Shazam! : le coup de foudre qui manquait à DC

ReviewCinéma
On a aimé• L'orientation comédie fonctionne pleinement
• Zachary Levi parfait pour cette version du rôle
• Un jeune casting au poil
• De purs moments de comicbook
• Convaincant visuellement
On a moins aimé• Une origin story qui reste balisée
• Mark Strong fait un vilain sans grande saveur
• Une OST complètement oubliable
• Un certain manque d'enjeux
Notre note

C'est toujours avec une certaine appréhension, disons depuis 2016, que l'on aborde une sortie DC Comics au cinéma. Passée la catastrophe Justice League, Aquaman montrait déjà le changement de direction de Warner Bros. concernant son univers moyennement partagé, avec une proposition forte sur le plan visuel, qui péchait (hoho) par une écriture abyssale (hohoho c'est l'éclate, mais oublions les jeux de mots, la critique est encore fraîche par ici). 

Réalisé par un David F. Sandberg rapatrié à l'écurie DC Films par un James Wan tout puissant après leur aventure commune sur la franchise Conjuring et Annabelle 2, où le cinéaste a d'ailleurs été chercher quelques collaborateurs des deux côtés de la caméra, Shazam! marque un tournant dans le développement de cet univers filmique. Le petit héros est en effet le premier à se détacher de l'ère Snyder, n'étant pas apparu dans Batman V Superman ou Justice League, et n'ayant même jamais été mentionné dans le fameux plan quinquennal du cinéaste. De quoi changer la donne pour ce personnage historiquement concurrent de Superman, parfois même plus populaire que le célèbre héros en bleu dans les ventes de BDs. Shazam! s'essaie à la comédie, mâtinée de codes classiques dans le genre du film de super-héros, et, pour le dire clairement : le résultat est plutôt réussi. Pendant qu'éclatent une par une les veines de vos yeux exagérément écarquillés, parce que "comment ? Une critique positive de films DC ? Ici ? Et la pension mensuelle de Disney, qu'en faites vous ?" n'allons pas trop vite, et développons un peu.

========

> **CONSIGNES DE L'EXERCICE**
1 – Reformulez plus brièvement le paragraphe de la critique de Shazam! qui commence par « C'est toujours avec une certaine appréhension ». Conservez-en les faits principaux.
2 – Indiquez si chacun des énoncés suivants concorde avec la critique de Shazam! par oui ou par non, en citant les mots décisifs de la critique. (a) Shazam! est réalisé par James Wan. (b) Le personnage de Shazam n'est apparu ni dans Batman V Superman ni dans Justice League. (c) La bande originale figure parmi les points appréciés.
3 – Prolongez la critique de Shazam! à partir de sa dernière phrase, en développant l'avis annoncé.

> **DONNÉES AFFICHÉES**

========

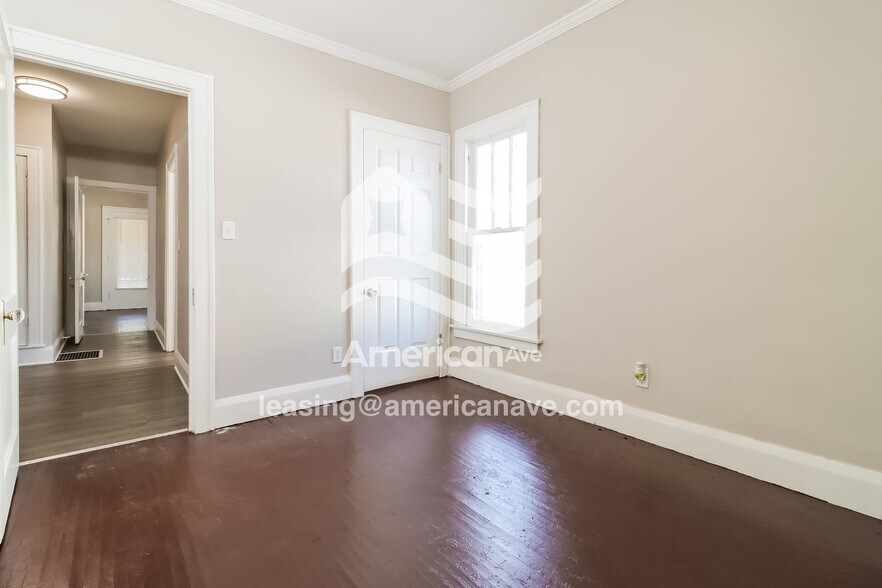 Building Photo - 3962 Woodhaven Dr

========

> **CORRIGÉ DE L'EXERCICE**
1 – Depuis 2016, chaque sortie DC Comics au cinéma suscite une certaine appréhension. Après la catastrophe Justice League, Aquaman montrait déjà que Warner Bros. changeait de direction pour son univers partagé. Le film offrait une proposition visuelle forte, mais pêchait par une écriture abyssale.

2 –
(a) Non : « Réalisé par un David F. Sandberg ».
(b) Oui : « n'étant pas apparu dans Batman V Superman ou Justice League ».
(c) Non : « Une OST complètement oubliable ».

3 –
Malgré la longévité de ce super-héros, Warner choisit, pour la première incarnation sur grand écran de Shazam, de puiser dans le matériel le plus récent, soit le court run de Geoff Johns et Gary Frank qui accompagnait les back-ups de Justice League il y a quelques années. Une version modernisée du personnage, qui n'avait pas reçu que de bonnes critiques, en particulier sur le comportement de ce nouveau Billy Batson qui troquait sa bonté naturelle pour coller avec l'image d'un garçon plus dur, espiègle, parfois cruel. Quoi qu'en penseront les puristes, c'est donc avec cette oeuvre que l'on partira pour regarder Shazam! avec l'angle d'un lecteur, celui qui nous caractérise par ici.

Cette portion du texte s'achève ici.